According to my survey 80% of the respondents believe that Islamic Insurance sector has high
potential in Bangladesh. But this potential needs proper nourishment from both the organizations and regulatory
body. The government should take some major steps for the betterment of this sector. The government itself can
establish an Islamic Insurance organization to improve the faith of people in this sector. This will also encourage
people to get more aware of the products and scopes of Islamic Insurance sector. This will drastically improve
the condition of Islamic Insurance sector in Bangladesh. More regulatory framework should also be developed,
by the government, in favor of this sector.
CONCLUSION
In the field of the Islamic insurance, the impact of global acceptability may reflect in the day to day
enhancement in the field of financial industry of Bangladesh due to its enormous growth rapidly around the
globe. Helping industry in terms of development of more mature Islamic insurance products and better controls
and risk mechanisms is by having the appropriate education and knowledge of the field is un-discretionary
allows the career to progress eventually. The fact is that based on the level of knowledge and understanding of
Islamic finance that every individual holds is the foundation of Islamic insurances.

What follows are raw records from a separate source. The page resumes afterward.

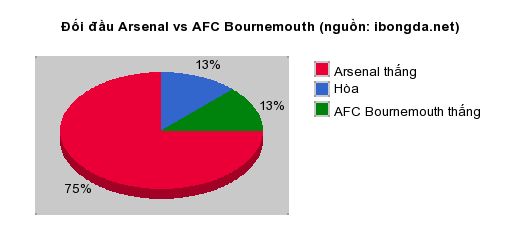 Thống kê đối đầu Arsenal vs AFC Bournemouth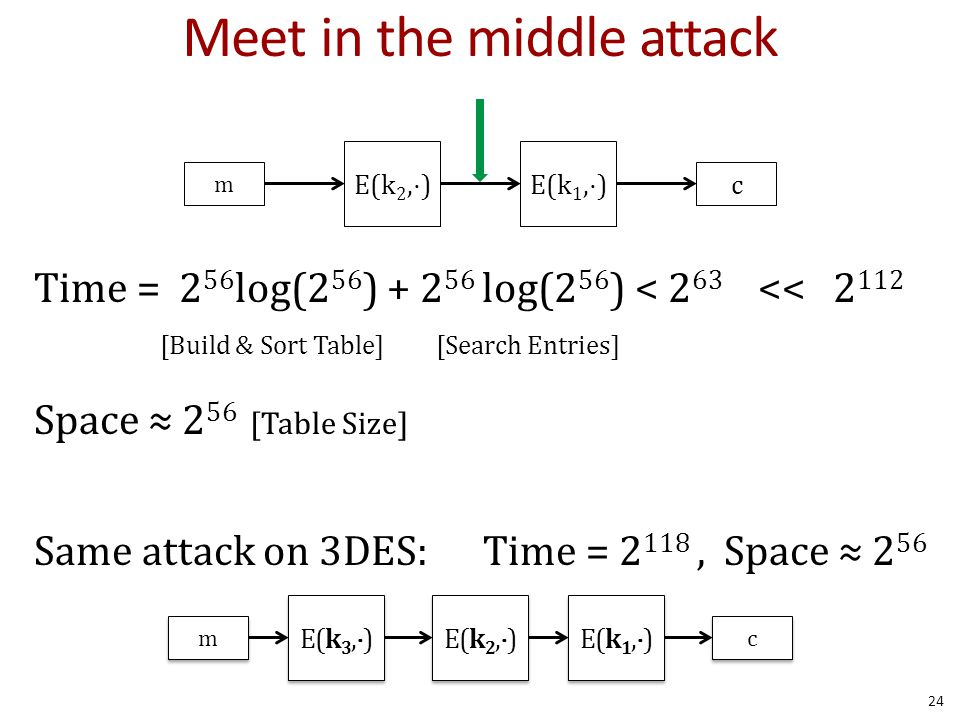 Meet in the middle attack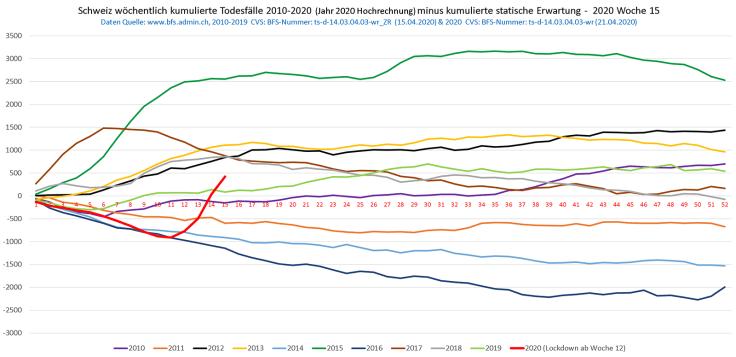 Décès cumulés par rapport à la valeur attendue, de 2010 à 2020 (BFS)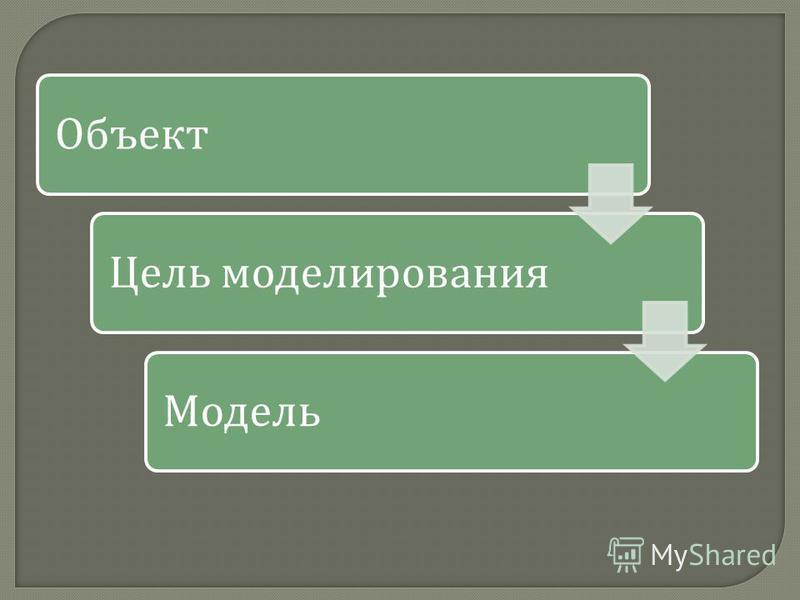 Объект Цель моделирования Модель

The growth rate of Islamic Banking and Finance itself have not augmented with the demands for
learning centres, education providers and training module which creates the gap of practical and theoretical
aspects of Islamic insurance. The level of Sharia compliance will be questioned and resultants can be
significantly drastic if no solutions found. The Islamic insurance industries have to take initiative to launch a
professional Certification of Islamic insurance with the support of skilled working people and with the market
needs. In Bangladesh, there's is no such institutions/universities which offer professional certificate courses in
insurance that enable seeker to be recognized. More challenging approach and experience of external club that
lead towards in acquiring divergent viewpoint is significant to increase the knowledge base through external
courses for professional growth.
In Islamic insurance and finance, we must explore the opportunities which are detrimental to the
economy and to be able to safeguard the future of our children from an unfavourable interest based system. To
motivate current market players and to attract prospective investors, the government needs to develop a sound
regulatory and legal framework for the Islamic financial industry in which a dedicated research and steps are
required to all stakeholders. To increase the growth of this sector in Bangladesh all stakeholders should play a
role to develop an economic system truly reflective of the true sacred principles.